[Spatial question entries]
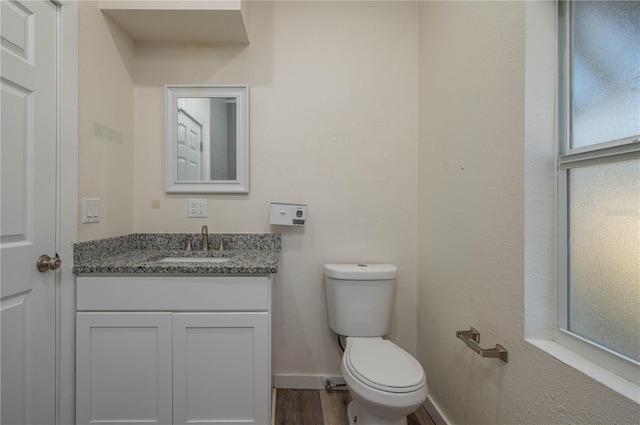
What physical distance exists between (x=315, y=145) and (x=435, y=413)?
1622mm

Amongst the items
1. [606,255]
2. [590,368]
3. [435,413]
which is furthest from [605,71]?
[435,413]

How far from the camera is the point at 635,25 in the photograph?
0.70 meters

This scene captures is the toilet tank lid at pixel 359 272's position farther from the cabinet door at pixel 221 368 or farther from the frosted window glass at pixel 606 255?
the frosted window glass at pixel 606 255

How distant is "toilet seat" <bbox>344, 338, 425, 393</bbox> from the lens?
1.12m

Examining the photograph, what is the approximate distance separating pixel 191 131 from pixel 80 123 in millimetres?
547

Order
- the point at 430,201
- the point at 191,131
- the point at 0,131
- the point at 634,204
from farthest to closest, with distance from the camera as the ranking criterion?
the point at 191,131, the point at 430,201, the point at 0,131, the point at 634,204

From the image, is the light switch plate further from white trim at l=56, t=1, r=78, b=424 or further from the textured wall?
white trim at l=56, t=1, r=78, b=424

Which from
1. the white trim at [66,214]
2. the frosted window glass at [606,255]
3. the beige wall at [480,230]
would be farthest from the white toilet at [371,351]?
the white trim at [66,214]

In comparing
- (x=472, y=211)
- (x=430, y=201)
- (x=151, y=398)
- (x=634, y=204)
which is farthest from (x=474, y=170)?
(x=151, y=398)

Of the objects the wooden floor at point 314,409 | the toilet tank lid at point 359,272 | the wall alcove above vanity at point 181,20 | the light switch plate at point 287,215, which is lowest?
the wooden floor at point 314,409

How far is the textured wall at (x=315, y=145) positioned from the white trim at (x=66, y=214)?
495 mm

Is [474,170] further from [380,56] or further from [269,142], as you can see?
[269,142]

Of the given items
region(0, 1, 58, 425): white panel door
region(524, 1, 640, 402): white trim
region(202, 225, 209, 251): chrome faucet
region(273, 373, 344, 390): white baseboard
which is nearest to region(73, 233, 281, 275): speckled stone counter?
region(202, 225, 209, 251): chrome faucet

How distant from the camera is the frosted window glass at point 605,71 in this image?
704 millimetres
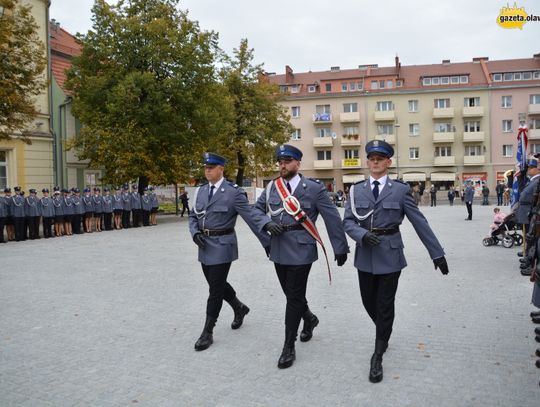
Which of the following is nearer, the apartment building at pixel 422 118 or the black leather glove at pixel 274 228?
the black leather glove at pixel 274 228

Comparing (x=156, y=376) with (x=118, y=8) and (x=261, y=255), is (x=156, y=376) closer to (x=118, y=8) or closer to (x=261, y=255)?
(x=261, y=255)

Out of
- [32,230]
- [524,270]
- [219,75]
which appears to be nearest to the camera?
[524,270]

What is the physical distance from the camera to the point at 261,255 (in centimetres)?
1328

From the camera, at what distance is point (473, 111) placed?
6122cm

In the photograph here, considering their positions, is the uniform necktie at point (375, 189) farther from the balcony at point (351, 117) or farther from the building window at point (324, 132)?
the building window at point (324, 132)

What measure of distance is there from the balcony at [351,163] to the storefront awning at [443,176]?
30.2ft

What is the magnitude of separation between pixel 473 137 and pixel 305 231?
6193cm

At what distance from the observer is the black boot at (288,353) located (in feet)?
16.2

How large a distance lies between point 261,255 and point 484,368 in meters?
8.78

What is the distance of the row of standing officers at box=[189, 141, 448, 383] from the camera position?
4.86m

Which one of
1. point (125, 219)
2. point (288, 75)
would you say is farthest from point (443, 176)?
point (125, 219)

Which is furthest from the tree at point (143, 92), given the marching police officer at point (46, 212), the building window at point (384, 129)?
the building window at point (384, 129)

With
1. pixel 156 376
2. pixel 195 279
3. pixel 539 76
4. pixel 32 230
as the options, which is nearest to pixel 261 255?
pixel 195 279

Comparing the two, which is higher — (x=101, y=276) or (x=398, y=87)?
(x=398, y=87)
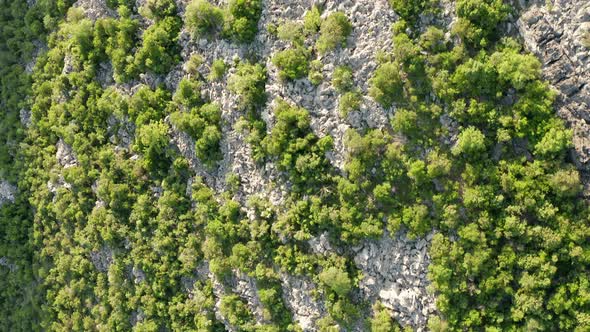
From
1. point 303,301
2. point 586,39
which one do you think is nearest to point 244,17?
point 303,301

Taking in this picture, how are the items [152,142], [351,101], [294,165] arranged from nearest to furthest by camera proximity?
[351,101], [294,165], [152,142]

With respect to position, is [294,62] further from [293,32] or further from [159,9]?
[159,9]

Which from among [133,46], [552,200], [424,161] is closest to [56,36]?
Result: [133,46]

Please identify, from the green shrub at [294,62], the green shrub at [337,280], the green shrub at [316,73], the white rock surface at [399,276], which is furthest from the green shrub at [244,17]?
the green shrub at [337,280]

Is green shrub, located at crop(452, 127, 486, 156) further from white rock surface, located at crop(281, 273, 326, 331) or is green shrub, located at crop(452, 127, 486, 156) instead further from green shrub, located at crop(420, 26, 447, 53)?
white rock surface, located at crop(281, 273, 326, 331)

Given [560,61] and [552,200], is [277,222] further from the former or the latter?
[560,61]

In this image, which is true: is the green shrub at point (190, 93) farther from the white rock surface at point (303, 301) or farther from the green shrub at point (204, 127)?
the white rock surface at point (303, 301)
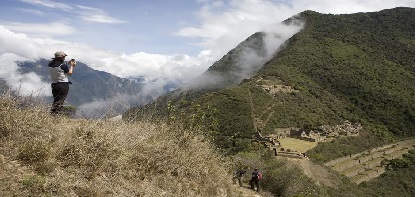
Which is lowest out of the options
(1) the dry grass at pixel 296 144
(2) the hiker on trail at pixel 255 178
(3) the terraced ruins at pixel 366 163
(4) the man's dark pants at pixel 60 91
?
(3) the terraced ruins at pixel 366 163

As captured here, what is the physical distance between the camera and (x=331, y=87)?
340 feet

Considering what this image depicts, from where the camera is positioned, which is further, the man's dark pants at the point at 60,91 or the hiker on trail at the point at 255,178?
the hiker on trail at the point at 255,178

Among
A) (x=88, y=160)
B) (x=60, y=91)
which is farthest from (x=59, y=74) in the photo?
(x=88, y=160)

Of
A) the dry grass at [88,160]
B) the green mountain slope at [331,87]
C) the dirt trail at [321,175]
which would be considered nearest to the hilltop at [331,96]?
the green mountain slope at [331,87]

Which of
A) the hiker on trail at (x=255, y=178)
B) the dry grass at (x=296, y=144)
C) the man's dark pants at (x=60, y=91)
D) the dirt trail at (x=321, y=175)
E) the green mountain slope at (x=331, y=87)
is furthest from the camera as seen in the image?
the green mountain slope at (x=331, y=87)

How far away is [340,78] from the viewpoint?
107625 mm

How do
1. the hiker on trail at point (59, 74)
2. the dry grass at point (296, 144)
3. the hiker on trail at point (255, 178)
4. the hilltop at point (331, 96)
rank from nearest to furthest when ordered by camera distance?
the hiker on trail at point (59, 74), the hiker on trail at point (255, 178), the dry grass at point (296, 144), the hilltop at point (331, 96)

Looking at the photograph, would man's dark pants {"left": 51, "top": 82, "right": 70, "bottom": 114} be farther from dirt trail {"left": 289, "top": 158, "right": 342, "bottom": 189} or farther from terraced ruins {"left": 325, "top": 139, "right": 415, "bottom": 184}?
terraced ruins {"left": 325, "top": 139, "right": 415, "bottom": 184}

■ Required work
Edit all of the items above so that "the lens" becomes "the camera", keeping everything else the same. Don't include the pictures in your answer.

■ Solution to this exercise
What physical distance exists between (x=315, y=145) and (x=435, y=413)?
1622mm

Amongst the items
1. [606,255]
2. [590,368]
3. [435,413]
which is furthest from [605,71]?
[435,413]

How far from the camera is the point at 635,25 in the photograph?
0.70 meters

This scene captures is the toilet tank lid at pixel 359 272's position farther from the cabinet door at pixel 221 368 or farther from the frosted window glass at pixel 606 255?
the frosted window glass at pixel 606 255

How distant is "toilet seat" <bbox>344, 338, 425, 393</bbox> from the camera?
1.12m

Examining the photograph, what is the approximate distance separating pixel 191 131 from pixel 80 123 in millimetres?
547

Order
- the point at 430,201
- the point at 191,131
- the point at 0,131
- the point at 634,204
from farthest to closest, with distance from the camera as the ranking criterion?
the point at 191,131, the point at 430,201, the point at 0,131, the point at 634,204

From the image, is the light switch plate further from white trim at l=56, t=1, r=78, b=424 or further from the textured wall?
white trim at l=56, t=1, r=78, b=424

Which from
1. the white trim at [66,214]
2. the frosted window glass at [606,255]
3. the beige wall at [480,230]
would be farthest from the white toilet at [371,351]?
the white trim at [66,214]

In comparing
- (x=472, y=211)
- (x=430, y=201)
- (x=151, y=398)
- (x=634, y=204)
which is farthest from (x=474, y=170)?
(x=151, y=398)

Of the objects the wooden floor at point 314,409 | the toilet tank lid at point 359,272 | the wall alcove above vanity at point 181,20 | the light switch plate at point 287,215, which is lowest?
the wooden floor at point 314,409

How far is the textured wall at (x=315, y=145) positioned from the white trim at (x=66, y=214)?
495 mm

Is [474,170] further from [380,56] or further from [269,142], as you can see?
[269,142]

Of the given items
region(0, 1, 58, 425): white panel door
region(524, 1, 640, 402): white trim
region(202, 225, 209, 251): chrome faucet
region(273, 373, 344, 390): white baseboard
which is nearest to region(73, 233, 281, 275): speckled stone counter?
region(202, 225, 209, 251): chrome faucet

How distant from the camera is the frosted window glass at point 605,71 in this image?
704 millimetres
Which of the following is nearer, the apartment building at pixel 422 118 or the black leather glove at pixel 274 228?
the black leather glove at pixel 274 228

Comparing (x=156, y=376) with (x=118, y=8) and (x=261, y=255), is (x=156, y=376) closer to (x=118, y=8) or closer to (x=261, y=255)?
(x=261, y=255)

Out of
- [32,230]
- [524,270]
- [219,75]
which appears to be nearest to the camera?
[524,270]

What is the physical distance from the camera to the point at 261,255 (in centimetres)?
1328

From the camera, at what distance is point (473, 111) placed?
6122cm

In the photograph here, considering their positions, is the uniform necktie at point (375, 189) farther from the balcony at point (351, 117) or farther from the building window at point (324, 132)?
the building window at point (324, 132)

What measure of distance is there from the balcony at [351,163] to the storefront awning at [443,176]?
30.2ft

What is the magnitude of separation between pixel 473 137 and pixel 305 231?
6193cm

At what distance from the observer is the black boot at (288,353) located (in feet)?
16.2

How large a distance lies between point 261,255 and point 484,368 in meters?
8.78

What is the distance of the row of standing officers at box=[189, 141, 448, 383] from the camera position?
4.86m

Which one of
1. point (125, 219)
2. point (288, 75)
would you say is farthest from point (443, 176)?
point (125, 219)

Which is furthest from the tree at point (143, 92), given the marching police officer at point (46, 212), the building window at point (384, 129)?
the building window at point (384, 129)

With
1. pixel 156 376
2. pixel 195 279
3. pixel 539 76
4. pixel 32 230
as the options, which is nearest to pixel 261 255?
pixel 195 279

Comparing the two, which is higher — (x=101, y=276) or (x=398, y=87)?
(x=398, y=87)
From
1. point 303,301
2. point 586,39
which one do you think is nearest to point 244,17?
point 303,301

Taking in this picture, how are the items [152,142], [351,101], [294,165] arranged from nearest to furthest by camera proximity?
[351,101], [294,165], [152,142]

With respect to position, is [294,62] further from [293,32] or further from [159,9]?
[159,9]

Which from among [133,46], [552,200], [424,161] is closest to [56,36]?
Result: [133,46]

Please identify, from the green shrub at [294,62], the green shrub at [337,280], the green shrub at [316,73], the white rock surface at [399,276], which is furthest from the green shrub at [244,17]?
the green shrub at [337,280]

Is green shrub, located at crop(452, 127, 486, 156) further from white rock surface, located at crop(281, 273, 326, 331) or is green shrub, located at crop(452, 127, 486, 156) instead further from green shrub, located at crop(420, 26, 447, 53)?
white rock surface, located at crop(281, 273, 326, 331)

Given [560,61] and [552,200], is [277,222] further from the former or the latter?
[560,61]

In this image, which is true: is the green shrub at point (190, 93) farther from the white rock surface at point (303, 301) or farther from the green shrub at point (204, 127)?
the white rock surface at point (303, 301)
Which is lowest out of the options
(1) the dry grass at pixel 296 144
(2) the hiker on trail at pixel 255 178
(3) the terraced ruins at pixel 366 163
(4) the man's dark pants at pixel 60 91
?
(3) the terraced ruins at pixel 366 163

As captured here, what is the physical distance between the camera and (x=331, y=87)?
340 feet

Considering what this image depicts, from where the camera is positioned, which is further, the man's dark pants at the point at 60,91 or the hiker on trail at the point at 255,178?
the hiker on trail at the point at 255,178

Among
A) (x=88, y=160)
B) (x=60, y=91)
which is farthest from (x=59, y=74) in the photo?
(x=88, y=160)

Of
A) the dry grass at [88,160]
B) the green mountain slope at [331,87]
C) the dirt trail at [321,175]
which would be considered nearest to the hilltop at [331,96]?
the green mountain slope at [331,87]

Which of
A) the hiker on trail at (x=255, y=178)
B) the dry grass at (x=296, y=144)
C) the man's dark pants at (x=60, y=91)
D) the dirt trail at (x=321, y=175)
E) the green mountain slope at (x=331, y=87)
is furthest from the camera as seen in the image?
the green mountain slope at (x=331, y=87)

How far away is [340,78] from the viewpoint?
107625 mm

How do
1. the hiker on trail at point (59, 74)
2. the dry grass at point (296, 144)
3. the hiker on trail at point (255, 178)
4. the hilltop at point (331, 96)
rank from nearest to furthest when ordered by camera distance?
the hiker on trail at point (59, 74), the hiker on trail at point (255, 178), the dry grass at point (296, 144), the hilltop at point (331, 96)

Looking at the photograph, would man's dark pants {"left": 51, "top": 82, "right": 70, "bottom": 114} be farther from dirt trail {"left": 289, "top": 158, "right": 342, "bottom": 189} or farther from terraced ruins {"left": 325, "top": 139, "right": 415, "bottom": 184}?
terraced ruins {"left": 325, "top": 139, "right": 415, "bottom": 184}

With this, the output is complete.